Department of Health Research Programmes
From 1996 to 2011, funding from the Department of Health’s Policy Research Programme supported a series of five-year research programmes at SPRU. These research programmes offered the opportunity to carry out a series of linked pieces of work that explored different aspects of a particular theme or issue. For example:
- We carried out theoretical and empirical work side by side, with each informing the other. For example within the most recent programme a series of scoping studies informed the creation of the longitudinal panel study
- We used the findings of empirical research to develop and test tools for use in routine social care practice, for example the very successful Outcomes Resource Pack which came from the projects of the second programme
- We could conduct longitudinal or repeat cross-sectional studies such as the Choice and Change Panel Study
Individual projects within the programmes were agreed in discussion with Department of Health policy customers. Each programme was subject to a rigorous independent review of its scientific quality and relevance to policy and practice.

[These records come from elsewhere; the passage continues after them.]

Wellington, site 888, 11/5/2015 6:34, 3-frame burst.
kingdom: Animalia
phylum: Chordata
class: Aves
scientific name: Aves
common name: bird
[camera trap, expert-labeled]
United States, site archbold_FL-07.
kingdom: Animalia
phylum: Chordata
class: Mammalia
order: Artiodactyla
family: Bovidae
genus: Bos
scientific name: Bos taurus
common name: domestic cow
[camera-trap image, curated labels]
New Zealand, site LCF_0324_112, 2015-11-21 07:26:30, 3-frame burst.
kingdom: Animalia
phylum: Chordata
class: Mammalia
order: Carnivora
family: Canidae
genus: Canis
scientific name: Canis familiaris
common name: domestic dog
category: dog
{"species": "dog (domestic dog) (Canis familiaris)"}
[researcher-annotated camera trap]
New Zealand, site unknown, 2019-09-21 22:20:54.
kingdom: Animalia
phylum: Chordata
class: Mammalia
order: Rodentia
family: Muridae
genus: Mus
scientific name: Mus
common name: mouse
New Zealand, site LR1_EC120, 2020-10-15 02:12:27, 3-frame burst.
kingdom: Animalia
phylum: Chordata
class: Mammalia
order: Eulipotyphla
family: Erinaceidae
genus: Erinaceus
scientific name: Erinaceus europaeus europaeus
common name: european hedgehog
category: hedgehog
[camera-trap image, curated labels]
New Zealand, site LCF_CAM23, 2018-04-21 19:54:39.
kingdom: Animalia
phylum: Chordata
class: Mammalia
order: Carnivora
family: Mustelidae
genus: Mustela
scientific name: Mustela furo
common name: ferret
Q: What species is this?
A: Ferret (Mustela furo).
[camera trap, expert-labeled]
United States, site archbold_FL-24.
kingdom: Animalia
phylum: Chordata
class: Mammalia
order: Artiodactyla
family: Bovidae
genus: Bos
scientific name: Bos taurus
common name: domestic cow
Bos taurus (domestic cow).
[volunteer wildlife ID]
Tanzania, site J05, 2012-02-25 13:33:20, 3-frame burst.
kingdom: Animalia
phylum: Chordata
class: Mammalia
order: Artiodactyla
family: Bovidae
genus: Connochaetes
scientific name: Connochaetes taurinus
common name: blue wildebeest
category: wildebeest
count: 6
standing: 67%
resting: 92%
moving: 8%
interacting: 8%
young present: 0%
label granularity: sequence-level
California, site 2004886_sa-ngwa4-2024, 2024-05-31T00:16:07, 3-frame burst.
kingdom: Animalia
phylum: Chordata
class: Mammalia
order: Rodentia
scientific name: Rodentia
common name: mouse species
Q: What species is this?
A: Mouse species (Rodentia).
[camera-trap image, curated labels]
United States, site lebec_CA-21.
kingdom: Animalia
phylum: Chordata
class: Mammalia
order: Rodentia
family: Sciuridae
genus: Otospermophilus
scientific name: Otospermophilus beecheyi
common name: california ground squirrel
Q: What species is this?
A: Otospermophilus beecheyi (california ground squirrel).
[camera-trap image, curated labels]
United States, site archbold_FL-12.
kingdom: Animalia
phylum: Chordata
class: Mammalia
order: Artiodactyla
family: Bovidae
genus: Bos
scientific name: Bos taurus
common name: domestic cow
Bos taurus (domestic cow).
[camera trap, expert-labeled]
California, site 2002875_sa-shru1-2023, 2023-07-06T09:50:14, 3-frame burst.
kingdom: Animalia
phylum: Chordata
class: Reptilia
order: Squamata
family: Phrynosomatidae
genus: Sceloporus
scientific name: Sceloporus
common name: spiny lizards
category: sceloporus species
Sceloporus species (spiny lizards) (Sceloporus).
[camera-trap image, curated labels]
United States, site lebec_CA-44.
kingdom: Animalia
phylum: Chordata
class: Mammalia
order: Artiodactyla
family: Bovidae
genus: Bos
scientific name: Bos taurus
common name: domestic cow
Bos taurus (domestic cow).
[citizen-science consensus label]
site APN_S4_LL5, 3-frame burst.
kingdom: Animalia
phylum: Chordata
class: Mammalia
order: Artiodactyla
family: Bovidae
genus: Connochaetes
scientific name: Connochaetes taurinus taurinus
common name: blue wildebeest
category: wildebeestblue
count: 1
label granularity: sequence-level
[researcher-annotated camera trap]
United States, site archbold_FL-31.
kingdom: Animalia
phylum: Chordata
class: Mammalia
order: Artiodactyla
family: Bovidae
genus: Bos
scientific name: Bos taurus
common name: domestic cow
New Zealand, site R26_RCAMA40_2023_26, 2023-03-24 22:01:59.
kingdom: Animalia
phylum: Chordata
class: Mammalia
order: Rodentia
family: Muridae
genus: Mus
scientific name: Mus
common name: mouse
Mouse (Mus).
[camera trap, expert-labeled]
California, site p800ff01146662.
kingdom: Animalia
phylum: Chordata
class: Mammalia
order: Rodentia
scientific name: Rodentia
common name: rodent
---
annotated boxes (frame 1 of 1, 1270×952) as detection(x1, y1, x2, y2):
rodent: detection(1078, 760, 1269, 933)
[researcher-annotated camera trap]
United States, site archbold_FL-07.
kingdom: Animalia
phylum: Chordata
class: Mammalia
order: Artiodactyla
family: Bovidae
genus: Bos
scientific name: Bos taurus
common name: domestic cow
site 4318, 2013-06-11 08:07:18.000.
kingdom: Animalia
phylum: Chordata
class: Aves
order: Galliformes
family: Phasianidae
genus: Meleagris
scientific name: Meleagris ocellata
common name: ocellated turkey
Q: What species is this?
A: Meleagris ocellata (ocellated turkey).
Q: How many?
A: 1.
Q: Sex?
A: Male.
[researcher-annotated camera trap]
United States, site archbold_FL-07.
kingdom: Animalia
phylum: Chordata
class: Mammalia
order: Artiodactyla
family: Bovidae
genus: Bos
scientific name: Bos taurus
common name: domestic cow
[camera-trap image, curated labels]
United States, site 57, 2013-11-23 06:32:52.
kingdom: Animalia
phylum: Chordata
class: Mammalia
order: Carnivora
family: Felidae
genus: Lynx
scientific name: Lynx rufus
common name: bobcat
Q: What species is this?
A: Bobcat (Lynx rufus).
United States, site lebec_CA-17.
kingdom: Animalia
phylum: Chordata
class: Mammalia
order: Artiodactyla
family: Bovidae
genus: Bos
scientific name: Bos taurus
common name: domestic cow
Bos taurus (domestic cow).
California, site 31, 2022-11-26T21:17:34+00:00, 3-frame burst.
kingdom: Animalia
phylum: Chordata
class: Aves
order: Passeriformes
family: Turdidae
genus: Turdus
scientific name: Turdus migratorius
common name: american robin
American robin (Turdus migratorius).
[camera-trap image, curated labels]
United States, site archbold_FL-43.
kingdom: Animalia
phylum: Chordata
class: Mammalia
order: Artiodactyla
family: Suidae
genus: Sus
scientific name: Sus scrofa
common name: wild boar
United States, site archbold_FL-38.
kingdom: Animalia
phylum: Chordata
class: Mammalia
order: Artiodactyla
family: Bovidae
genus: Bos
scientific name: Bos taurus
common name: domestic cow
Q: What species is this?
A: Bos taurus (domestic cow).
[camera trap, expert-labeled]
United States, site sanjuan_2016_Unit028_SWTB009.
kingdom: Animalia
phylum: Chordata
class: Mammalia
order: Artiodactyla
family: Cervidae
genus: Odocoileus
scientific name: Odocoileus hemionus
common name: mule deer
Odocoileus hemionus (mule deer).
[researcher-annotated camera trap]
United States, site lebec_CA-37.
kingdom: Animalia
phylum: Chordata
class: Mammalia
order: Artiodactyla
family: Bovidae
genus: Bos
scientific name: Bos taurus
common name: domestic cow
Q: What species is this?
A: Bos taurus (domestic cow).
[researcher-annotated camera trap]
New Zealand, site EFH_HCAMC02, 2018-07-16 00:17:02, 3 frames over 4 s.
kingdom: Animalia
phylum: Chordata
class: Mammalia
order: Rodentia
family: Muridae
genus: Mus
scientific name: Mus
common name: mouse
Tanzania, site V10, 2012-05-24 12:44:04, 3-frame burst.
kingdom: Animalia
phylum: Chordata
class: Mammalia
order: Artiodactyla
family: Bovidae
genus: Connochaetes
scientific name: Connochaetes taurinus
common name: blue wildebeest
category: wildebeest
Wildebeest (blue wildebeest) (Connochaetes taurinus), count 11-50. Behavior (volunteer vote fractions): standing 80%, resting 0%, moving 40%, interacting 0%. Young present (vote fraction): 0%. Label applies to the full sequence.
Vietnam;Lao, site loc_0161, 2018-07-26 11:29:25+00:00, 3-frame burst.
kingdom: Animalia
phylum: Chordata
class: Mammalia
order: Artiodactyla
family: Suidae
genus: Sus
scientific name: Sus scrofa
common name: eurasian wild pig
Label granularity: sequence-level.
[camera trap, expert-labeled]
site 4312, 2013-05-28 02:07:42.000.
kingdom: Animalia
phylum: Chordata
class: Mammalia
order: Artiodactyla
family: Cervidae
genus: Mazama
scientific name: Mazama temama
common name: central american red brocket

Research programme funding also had other important advantages for both SPRU and the Department of Health:
- By offering greater security of funding and the opportunity to focus on a particular research issue, it offered opportunities for career development among junior research staff.
- Programme funding also supported the extensive dissemination of research findings to both academic and practice audiences, over and above that normally allowed in project-based budgets. For example the Outcomes Network continued to flourish many years after its creation.
- By building research expertise and skills, we were better placed to secure additional competitive research funding which complimented and enhanced our programme work, for example the National Evaluation of the Individual Budget Pilot Projects and the European Union study on the socio-economic impact of caring.
- Programme funding also provided an important source of specialist expertise and research capacity for the Department of Health, allowing it to call on SPRU for help in meeting urgent policy demands for research-based knowledge, for example the responsive mode projects.